Modalnya cukup dengan hanya sedikit waktu luang, tempat yang tenang dan hati yang lapang. Saya kerap melakukan ini bila baru saja usai menunaikan sholat malam. Ketika jiwa baru saja pulang “berkunjung” ke haribaan sang Khalik, ketika itu waktu yang tepat untuk berleyah-leyeh. Tidak perlu lama-lama, 15-30 menit sudah cukup untuk membuat batin menjadi segar kembali.
Di atas hamparan sajadah masih mengenakan kopiah, sarung dan baju koko, saya tidur bertelekan kedua lengan dikepala sembari memandang langit-langit kamar, menyesapi kesunyian, mendaki puncak-puncak kenangan.
Dan ingatan saya pun berkelana kemana-mana.
Tentang nostalgia masa lalu yang indah dan membelai batin. Seperti Cinta Pertama yang saya alami saat masih berusia belia dulu. Sensasinya kembali terasa ketika berleyah-leyeh. Bagaimana ketika saya dengan malu-malu mencuri pandang kearah perempuan yang saya taksir itu yang duduk di bangku depan, mengagumi setiap helai rambutnya yang berpotongan ala Lady Di serta matanya yang berpendar lembut. Saya bahkan tak pernah berani bertatapan langsung dengannya atau berbicara lebih lama, karena badan saya mendadak terasa jadi kaku tak bisa bergerak. Setiap malam, tak pernah tak terlewatkan membayangkan sosok sang idaman hati menjelang tidur bahkan kerap berkunjung menghiasi mimpi-mimpi, menjelma bidadari berpakaian warna warni dan bersayap cemerlang.
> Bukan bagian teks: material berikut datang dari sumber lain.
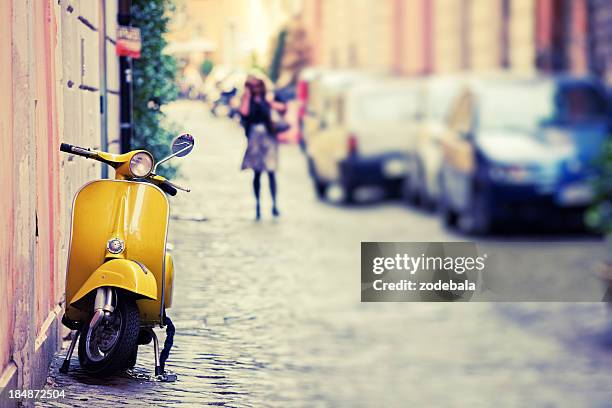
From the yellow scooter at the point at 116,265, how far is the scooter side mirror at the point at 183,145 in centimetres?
22

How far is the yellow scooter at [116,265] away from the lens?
5.07 meters

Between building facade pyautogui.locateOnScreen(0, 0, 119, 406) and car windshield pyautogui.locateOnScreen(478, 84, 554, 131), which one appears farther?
car windshield pyautogui.locateOnScreen(478, 84, 554, 131)

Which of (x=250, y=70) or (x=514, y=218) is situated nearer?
(x=250, y=70)

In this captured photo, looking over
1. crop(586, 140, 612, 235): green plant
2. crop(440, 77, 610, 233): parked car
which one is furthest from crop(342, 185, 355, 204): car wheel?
crop(586, 140, 612, 235): green plant

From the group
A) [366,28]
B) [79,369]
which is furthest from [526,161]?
[366,28]

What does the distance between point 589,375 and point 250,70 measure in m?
2.42

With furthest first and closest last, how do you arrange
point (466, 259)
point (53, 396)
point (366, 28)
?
point (366, 28), point (466, 259), point (53, 396)

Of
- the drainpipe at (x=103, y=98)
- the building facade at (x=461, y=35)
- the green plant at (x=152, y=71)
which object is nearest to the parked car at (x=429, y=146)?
the building facade at (x=461, y=35)

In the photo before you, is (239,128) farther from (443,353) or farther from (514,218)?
(514,218)

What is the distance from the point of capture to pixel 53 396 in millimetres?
5125

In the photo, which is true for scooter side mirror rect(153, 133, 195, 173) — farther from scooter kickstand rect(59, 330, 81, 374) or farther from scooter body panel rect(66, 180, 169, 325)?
scooter kickstand rect(59, 330, 81, 374)

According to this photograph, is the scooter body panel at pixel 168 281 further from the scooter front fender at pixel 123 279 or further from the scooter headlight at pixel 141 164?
the scooter headlight at pixel 141 164

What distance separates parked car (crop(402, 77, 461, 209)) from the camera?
423 inches

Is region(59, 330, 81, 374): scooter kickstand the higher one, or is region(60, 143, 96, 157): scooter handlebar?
region(60, 143, 96, 157): scooter handlebar
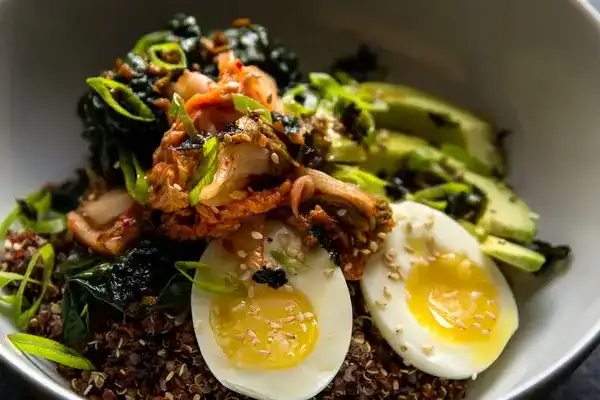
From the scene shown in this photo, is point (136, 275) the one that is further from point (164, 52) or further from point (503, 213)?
point (503, 213)

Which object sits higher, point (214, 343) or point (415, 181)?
point (415, 181)

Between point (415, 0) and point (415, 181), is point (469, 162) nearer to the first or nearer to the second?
point (415, 181)

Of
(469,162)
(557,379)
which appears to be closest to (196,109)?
(469,162)

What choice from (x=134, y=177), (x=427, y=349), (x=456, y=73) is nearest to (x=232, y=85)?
(x=134, y=177)

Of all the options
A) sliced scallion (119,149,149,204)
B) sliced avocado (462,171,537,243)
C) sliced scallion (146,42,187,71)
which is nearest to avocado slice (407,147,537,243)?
sliced avocado (462,171,537,243)

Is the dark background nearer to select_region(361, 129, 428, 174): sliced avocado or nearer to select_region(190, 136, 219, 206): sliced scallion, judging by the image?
select_region(190, 136, 219, 206): sliced scallion

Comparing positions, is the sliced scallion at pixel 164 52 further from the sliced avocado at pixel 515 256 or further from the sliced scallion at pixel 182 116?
the sliced avocado at pixel 515 256

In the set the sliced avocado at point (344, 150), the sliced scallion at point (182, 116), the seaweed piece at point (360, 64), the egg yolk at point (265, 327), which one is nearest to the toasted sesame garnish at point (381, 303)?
the egg yolk at point (265, 327)
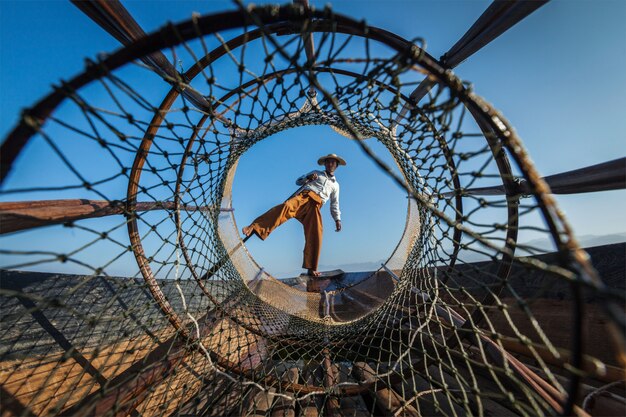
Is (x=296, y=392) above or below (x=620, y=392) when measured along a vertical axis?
below

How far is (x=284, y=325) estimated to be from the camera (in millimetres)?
2918

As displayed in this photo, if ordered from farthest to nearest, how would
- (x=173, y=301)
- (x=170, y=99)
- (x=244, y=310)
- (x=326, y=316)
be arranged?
(x=326, y=316)
(x=173, y=301)
(x=244, y=310)
(x=170, y=99)

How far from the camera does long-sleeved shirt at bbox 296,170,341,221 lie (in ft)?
14.0

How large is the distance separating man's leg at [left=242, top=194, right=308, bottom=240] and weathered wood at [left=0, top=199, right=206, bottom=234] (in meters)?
2.02

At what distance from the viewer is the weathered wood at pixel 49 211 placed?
41.6 inches

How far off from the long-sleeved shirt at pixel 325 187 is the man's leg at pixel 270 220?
460mm

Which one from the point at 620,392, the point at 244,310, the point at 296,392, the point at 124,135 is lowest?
the point at 296,392

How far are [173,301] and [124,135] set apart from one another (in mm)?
2317

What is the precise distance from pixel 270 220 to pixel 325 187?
1165 mm

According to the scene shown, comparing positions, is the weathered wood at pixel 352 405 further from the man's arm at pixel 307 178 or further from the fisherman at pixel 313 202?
the man's arm at pixel 307 178

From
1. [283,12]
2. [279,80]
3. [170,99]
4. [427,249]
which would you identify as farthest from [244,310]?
[283,12]

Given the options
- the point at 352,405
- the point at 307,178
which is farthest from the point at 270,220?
the point at 352,405

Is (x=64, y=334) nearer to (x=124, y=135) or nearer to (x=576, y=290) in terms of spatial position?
(x=124, y=135)

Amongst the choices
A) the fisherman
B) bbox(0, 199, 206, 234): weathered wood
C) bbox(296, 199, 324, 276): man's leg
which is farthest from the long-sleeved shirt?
bbox(0, 199, 206, 234): weathered wood
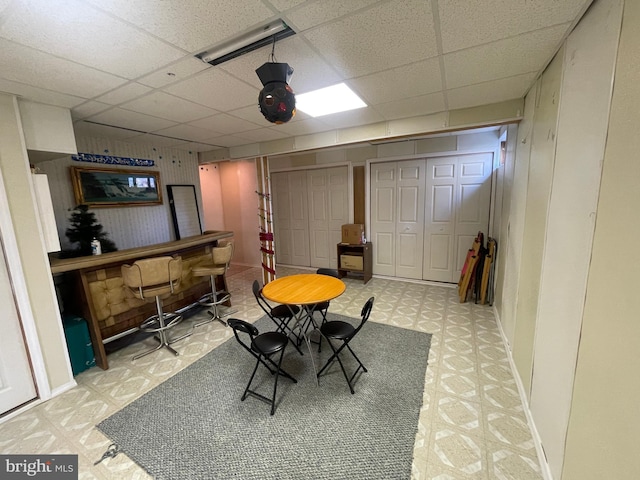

Betapa dashyat “gempuran” hati dari cinta pertama ini.
Suatu hari perempuan idaman itu datang menghampiri saya didekat kelas kami. Kaki saya mendadak gemetar dan lidah terasa kelu. “Tolong, ajari saya matematika ya?”, katanya pelan sedikit tersipu Saya tak bisa berkata apa-apa. Hanya terpana (lebih tepatnya menganga).Tak percaya rasanya mendapat anugerah sebesar ini. Saya seumpama tokoh Ikal di film Laskar Pelangi ketika pertama kali bertemu dengan A-Ling ketika membeli kapur tulis di Toko Sinar Harapan. Ada kupu-kupu beterbangan dan bunga-bunga indah bertebaran dihadapan saya dan dia. Indah sekali.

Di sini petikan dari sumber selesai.